Language Modeling in MeTA

A language model is a probability distribution over sequences of tokens. In most cases, these tokens are words and the sequences are sentences. If we train a language model on some reference corpus, it can then be used to calculate the likelihood of new text with respect to the reference. This has many broad and practical applications in natural language processing.

In MeTA, we have a basic (yet efficient) n-gram language model class. An n-gram language model makes the assumption that the probability of a word only depends on the previous n-1 words. That is, the language model creates a probability distribution over all windows of n words.

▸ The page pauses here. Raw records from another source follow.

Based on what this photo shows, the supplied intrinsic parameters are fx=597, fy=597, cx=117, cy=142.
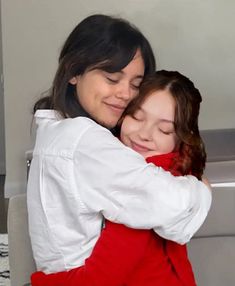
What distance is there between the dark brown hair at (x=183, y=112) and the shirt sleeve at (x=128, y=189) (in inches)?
6.3

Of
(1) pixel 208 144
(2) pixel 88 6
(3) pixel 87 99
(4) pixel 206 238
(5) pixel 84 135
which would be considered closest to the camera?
(5) pixel 84 135

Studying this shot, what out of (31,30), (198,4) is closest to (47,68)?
(31,30)

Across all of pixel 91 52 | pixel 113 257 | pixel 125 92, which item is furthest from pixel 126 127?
pixel 113 257

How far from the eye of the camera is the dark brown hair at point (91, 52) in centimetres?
125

MeTA does not yet support language model inference, which is the process of learning the model parameters. Instead, it reads an already-trained language model from the standardized ARPA file format. We recommend tokenizing data with MeTA and then using a language modeling toolkit such as KenLM to create the .arpa file. MeTA reads this file and creates its own binarized version, which can then be used for various tasks. Using KenLM, we can create an .arpa file for MeTA with the following command:

./lmplz --order 3 --text input.txt.tok --arpa

Thus, the file that MeTA’s LM uses is which is a 3-gram language model.

To run the language modeling applications bundled with MeTA, you need to configure the [language-model] section in the configuration file. Here is an example configuration:

arpa-file = "../data/"
binary-file-prefix = "english-sentences-"

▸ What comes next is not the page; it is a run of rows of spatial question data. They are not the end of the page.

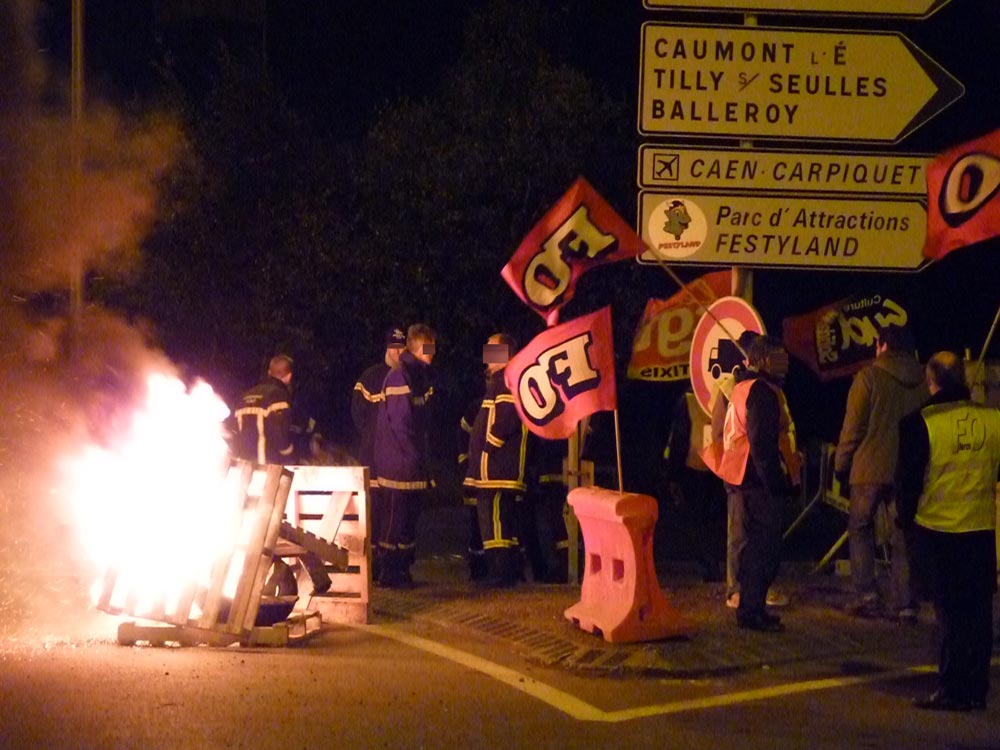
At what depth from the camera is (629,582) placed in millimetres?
10008

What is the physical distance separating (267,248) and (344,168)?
1616mm

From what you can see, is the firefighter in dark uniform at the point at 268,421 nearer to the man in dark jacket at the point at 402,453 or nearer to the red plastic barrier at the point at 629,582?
the man in dark jacket at the point at 402,453

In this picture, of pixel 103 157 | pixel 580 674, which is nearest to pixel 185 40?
pixel 103 157

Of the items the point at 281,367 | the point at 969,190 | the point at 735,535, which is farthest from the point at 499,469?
the point at 969,190

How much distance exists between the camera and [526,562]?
1405 centimetres

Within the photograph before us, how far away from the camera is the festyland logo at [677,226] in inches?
443

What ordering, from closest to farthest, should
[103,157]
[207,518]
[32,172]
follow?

The arpa-file parameter is the path to the .arpa model file. MeTA reads this file and then stores its own binarized version with the prefix binary-file-prefix. MeTA uses whichever n-value was used to generate the .arpa file.

./sentence-likelihood config.toml

Some example output using the provided model may be

[info]  Loading language model from binary files: english-sentences-* (../src/lm/language_model.cpp:32)
[info]  Done. (2ms) (../src/lm/language_model.cpp:44)
Input a sentence, (blank) to quit.

> I should get a part time job.
Tokenized sentence: <s> I should get a part time job . </s>
Perplexity per word: 8.29551 (0ms)
Log prob: -9.18843 (0ms)

> I should get a part time octopus.
Tokenized sentence: <s> I should get a part time octopus . </s>
Perplexity per word: 30.0232 (0ms)
Log prob: -14.7746 (0ms)

A higher perplexity means that the input sentence does not seem as likely as a lower perplexity. Log probability is the opposite: a higher log probability means that the input sentence is more likely to have been generated by the language model than a sentence with lower log probability. Note that all log probabilities are negative, so high log probabilities will be close to zero.

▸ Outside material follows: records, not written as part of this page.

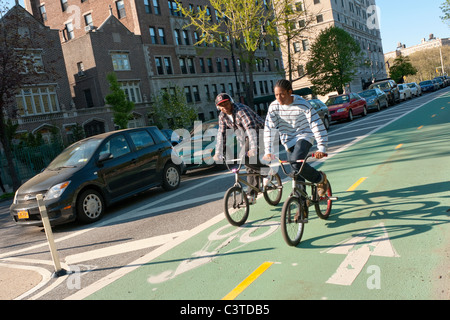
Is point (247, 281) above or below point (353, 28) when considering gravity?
below

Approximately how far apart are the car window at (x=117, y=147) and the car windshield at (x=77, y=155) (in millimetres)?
202

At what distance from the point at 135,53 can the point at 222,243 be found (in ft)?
130

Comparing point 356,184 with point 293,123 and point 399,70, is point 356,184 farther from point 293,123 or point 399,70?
point 399,70

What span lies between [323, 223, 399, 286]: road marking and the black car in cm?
531

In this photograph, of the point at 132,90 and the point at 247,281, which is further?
the point at 132,90

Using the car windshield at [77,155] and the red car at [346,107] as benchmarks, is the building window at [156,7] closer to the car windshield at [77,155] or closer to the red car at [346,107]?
the red car at [346,107]

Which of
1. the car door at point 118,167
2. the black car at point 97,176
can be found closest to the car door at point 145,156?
the black car at point 97,176

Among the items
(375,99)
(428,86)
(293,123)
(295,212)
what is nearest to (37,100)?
(375,99)

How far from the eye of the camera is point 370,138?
1454 centimetres

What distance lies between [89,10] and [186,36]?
11.1 meters

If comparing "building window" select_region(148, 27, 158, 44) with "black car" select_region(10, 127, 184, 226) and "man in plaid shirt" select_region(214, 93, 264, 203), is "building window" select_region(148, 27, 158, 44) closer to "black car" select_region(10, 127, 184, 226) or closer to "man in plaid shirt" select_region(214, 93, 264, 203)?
"black car" select_region(10, 127, 184, 226)

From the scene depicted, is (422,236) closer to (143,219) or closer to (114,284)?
(114,284)

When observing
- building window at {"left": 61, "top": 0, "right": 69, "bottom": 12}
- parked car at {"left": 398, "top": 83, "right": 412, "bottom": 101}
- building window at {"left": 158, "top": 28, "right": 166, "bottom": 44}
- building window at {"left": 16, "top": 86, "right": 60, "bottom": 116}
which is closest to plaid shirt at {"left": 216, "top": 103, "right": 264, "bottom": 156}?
building window at {"left": 16, "top": 86, "right": 60, "bottom": 116}

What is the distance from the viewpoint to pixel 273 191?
23.2 feet
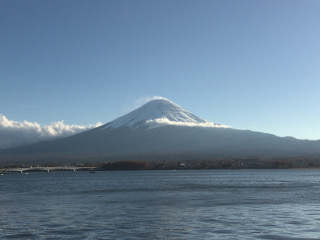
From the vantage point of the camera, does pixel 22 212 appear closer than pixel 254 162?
Yes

An important note is that the input sentence should be tokenized in the same way as the reference corpus read by the language model inference algorithm. Otherwise, the vocabularies may not match up and there could be out-of-vocabulary words that decrease the likelihood of the sentence unintentionally.

The file src/lm/tools/sentence_likelihood.cpp contains the simple use case of the language model class as demonstrated above.